Tâche à réaliser ::
Poursuivez la décision de justice sur le divorce en reprenant juste après sa dernière phrase.

Texte étudié ::
---+---

Monsieur Y... qui conteste cette relation adultère, s'en rapporte toutefois à justice sur le prononcé du divorce.

Les quatre éléments produits par Madame X... à l'appui de sa demande corroborent l'existence d'une relation injurieuse de Monsieur Y... avec Madame E....

Le jugement sera en conséquence confirmé en ce qu'il a prononcé le divorce aux torts exclusifs du mari.

SUR LES CONSÉQUENCES DU DIVORCE

Le jugement déféré sera confirmé en ce qu'il a désigné Maître D... et Monsieur le président de la Chambre des Notaires des Côtes d'Armor pour procéder aux opérations de liquidation du régime matrimonial, précision étant apportée qu'il convient de désigner la SCP LE VOYER-VILLIN aux lieu et place de Maître LE VOYER..

Sur la demande de dommages et intérêts

Aux termes des dispositions de l'article 266 du Code Civil, quand le divorce est prononcé aux torts exclusifs de l'un des époux, celui-ci peut être condamné à des dommages et intérêts en réparation du préjudice matériel ou moral que la dissolution fait subir à son conjoint.

En l'espèce, le préjudice de Madame X... résulte de la solitude morale dans laquelle elle va désormais se retrouver, alors qu'âgée de 75 ans, elle pouvait espérer être soutenue par son mari durant sa vieillesse.

Sur le fondement des dispositions de l'article 1382 du Code Civil, elle ne rapporte pas la preuve de ce que la liaison de son mari, au demeurant connue d'elle seule, lui aurait occasionné un préjudice durant le mariage.

Il convient en conséquence, sur le fondement de l'article 266 du Code Civil, de condamner Monsieur Y... à lui payer 2 000 euros à titre de dommages et intérêts.

Sur la demande de révocation de la donation indirecte consentie par Madame X... à Monsieur Y...

Les époux se sont mariés sous le régime de la séparation de biens.

Par acte du 24 décembre 1999, ils ont procédé à l'acquisition indivise de l'immeuble sis à la Brochardine, commune de Matignon, pour un prix de 950 000 francs (144 826,57 euros) et ce à hauteur de 2 / 3 au profit de l'épouse et de 1 / 3 au profit du mari.

---+---

Entrées de données enregistrées ::

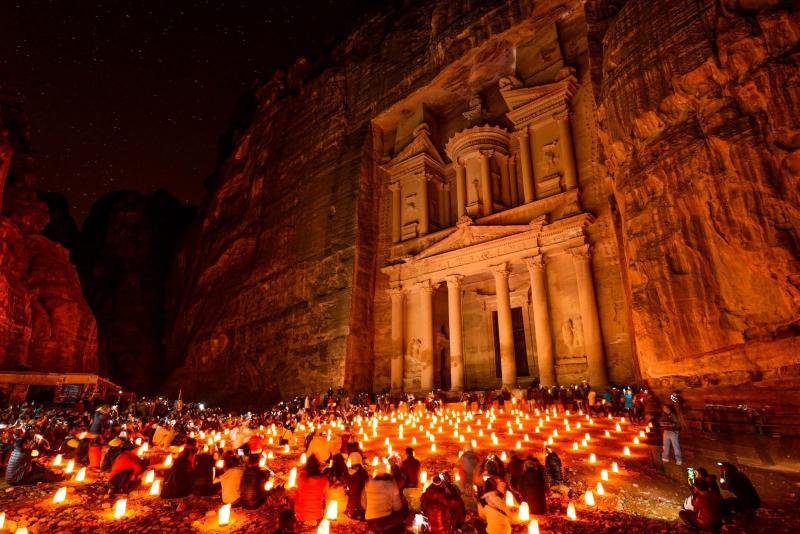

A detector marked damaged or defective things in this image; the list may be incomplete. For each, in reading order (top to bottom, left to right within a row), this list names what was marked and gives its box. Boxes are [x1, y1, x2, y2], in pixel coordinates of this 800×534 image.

broken pediment [412, 217, 532, 260]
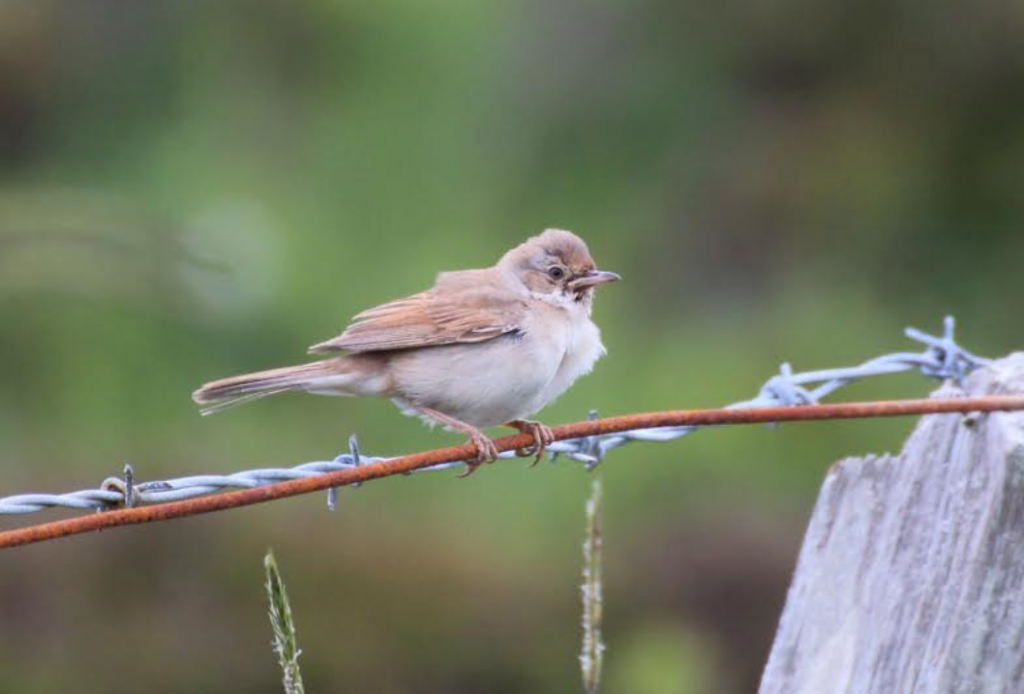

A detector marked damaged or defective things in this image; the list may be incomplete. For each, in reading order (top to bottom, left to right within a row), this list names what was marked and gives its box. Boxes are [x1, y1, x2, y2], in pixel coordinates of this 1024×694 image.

rusty barbed wire [0, 318, 996, 520]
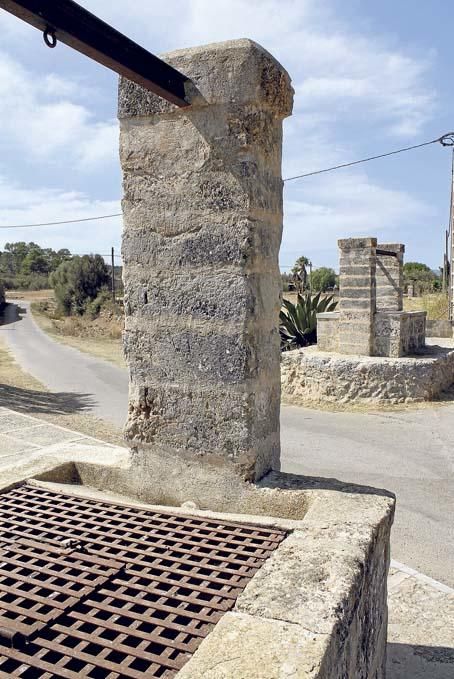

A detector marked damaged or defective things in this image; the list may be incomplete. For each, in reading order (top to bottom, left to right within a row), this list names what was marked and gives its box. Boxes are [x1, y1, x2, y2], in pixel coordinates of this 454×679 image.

rusty metal beam [0, 0, 193, 107]
rusty iron grate [0, 486, 286, 676]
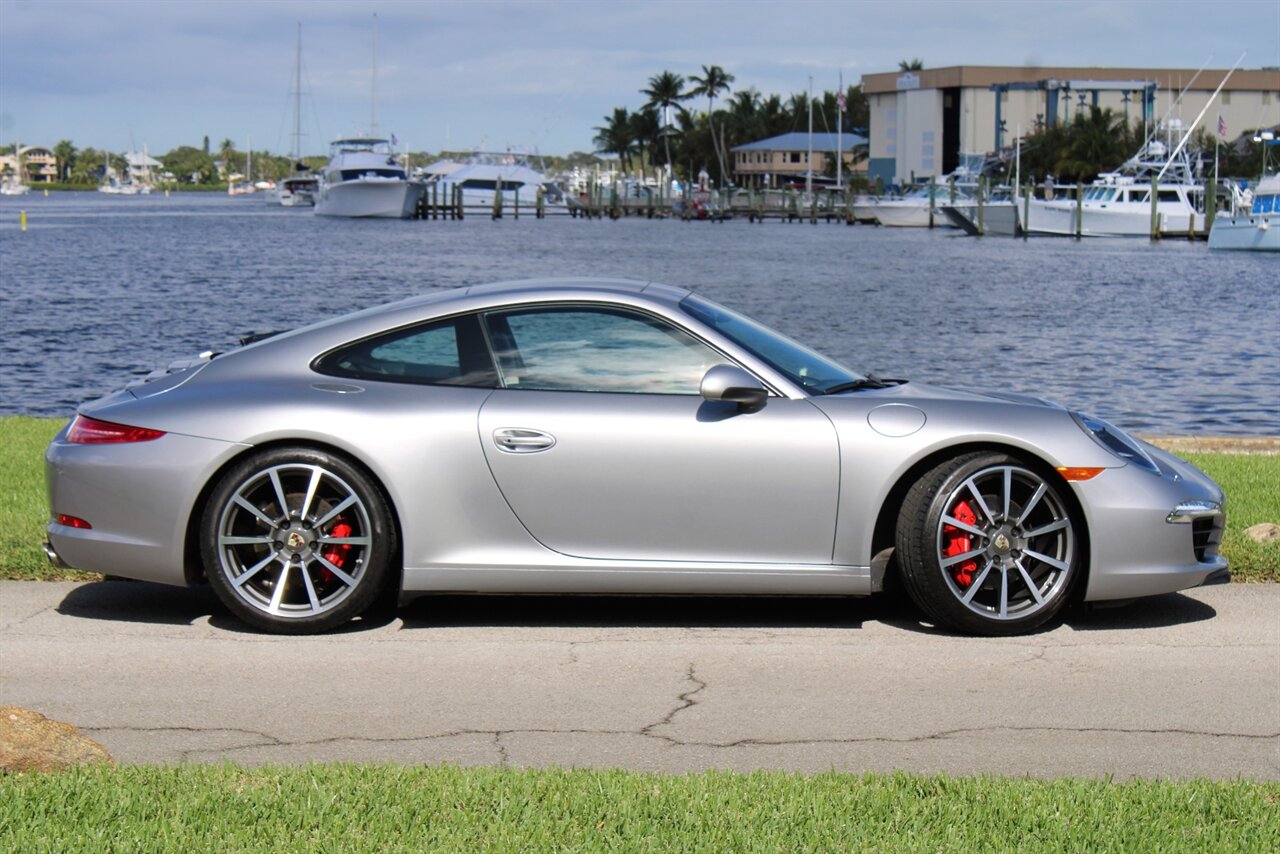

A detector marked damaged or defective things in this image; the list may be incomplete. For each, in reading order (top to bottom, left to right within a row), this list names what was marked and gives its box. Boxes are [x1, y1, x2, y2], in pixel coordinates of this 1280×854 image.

cracked asphalt [0, 580, 1272, 784]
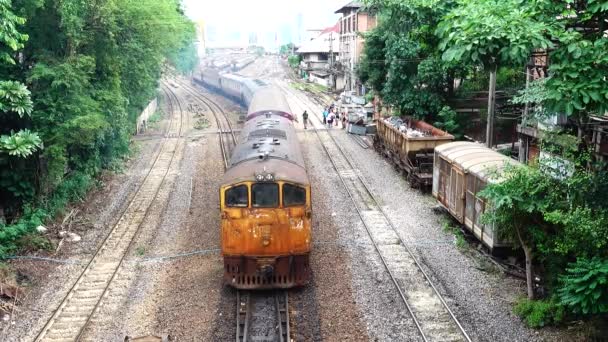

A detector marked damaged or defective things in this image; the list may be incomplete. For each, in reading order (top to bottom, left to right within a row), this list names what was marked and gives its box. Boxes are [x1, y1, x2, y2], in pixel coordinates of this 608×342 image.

rusty freight car [372, 117, 454, 187]
rusty freight car [432, 142, 516, 251]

---+---

Réponse rédigée ::
Madame X... soutient qu'elle a payé la totalité du prix d'acquisition de cet immeuble et que par voie de conséquence l'attribution pour un tiers indivis de la valeur de cette propriété à l'époux s'analyse en une donation indirecte révocable du fait du prononcé du divorce pour faute à l'encontre de son conjoint.

Aux termes des dispositions de l'article 265 du Code Civil issu de la loi du 26 mai 2004, le divorce est sans incidence sur les avantages matrimoniaux qui prennent effet au cours du mariage et sur les donations de biens présents quelle que soit leur forme.

Toutefois, la donation indirecte dont se prévaut Madame X... ayant été consentie avant le 1er janvier 2005, reste révocable, faute de dispositions expresse de la loi, et ce dans la mesure où elle était révocable au moment où elle a été consentie en application des dispositions de l'article 267 ancien du Code Civil.

Il résulte de la comptabilité des notaires ayant établi l'acte d'acquisition de l'immeuble de Matignon que ce dernier a été payé au moyen d'un chèque de 95 000 francs ainsi que d'un virement de 855 000 francs provenant, en ce qui concerne ce dernier, de l'étude des notaires ayant procédé à la vente de l'immeuble appartenant en propre à Madame X..., situé à Neuilly sur Marne.

En ce qui concerne le chèque de 95 000 francs versé à titre d'acompte, il résulte des documents bancaires produits aux débats par Madame X... que ce chèque a été tiré le 08 novembre 1999 sur un compte ouvert au nom de Monsieur et Madame Y... mais, ce compte a été recrédité le 01 décembre 1999 au moyen d'un chèque de 90 000 francs émanant d'un compte ouvert au nom de Madame et Monsieur Y....

Ce virement a été réalisé postérieurement à la réception par Madame X... du solde du prix de vente de son immeuble de Neuilly sur Marne, soit la somme de 346 200 francs portée au crédit de ce même compte le 26 novembre 1999, ce qui tend à confirmer les affirmations de Madame X... selon lesquelles Monsieur Y... a uniquement fait l'avance d'une somme de 95 000 francs dans l'attente du versement du prix de vente de son immeuble de Neuilly sur Marne, vente s'étant réalisée le 25 novembre 1999.

En tout état de cause, Monsieur Y... ne s'explique pas sur le versement de 90 000 francs fait en sa faveur le 01 décembre 1999.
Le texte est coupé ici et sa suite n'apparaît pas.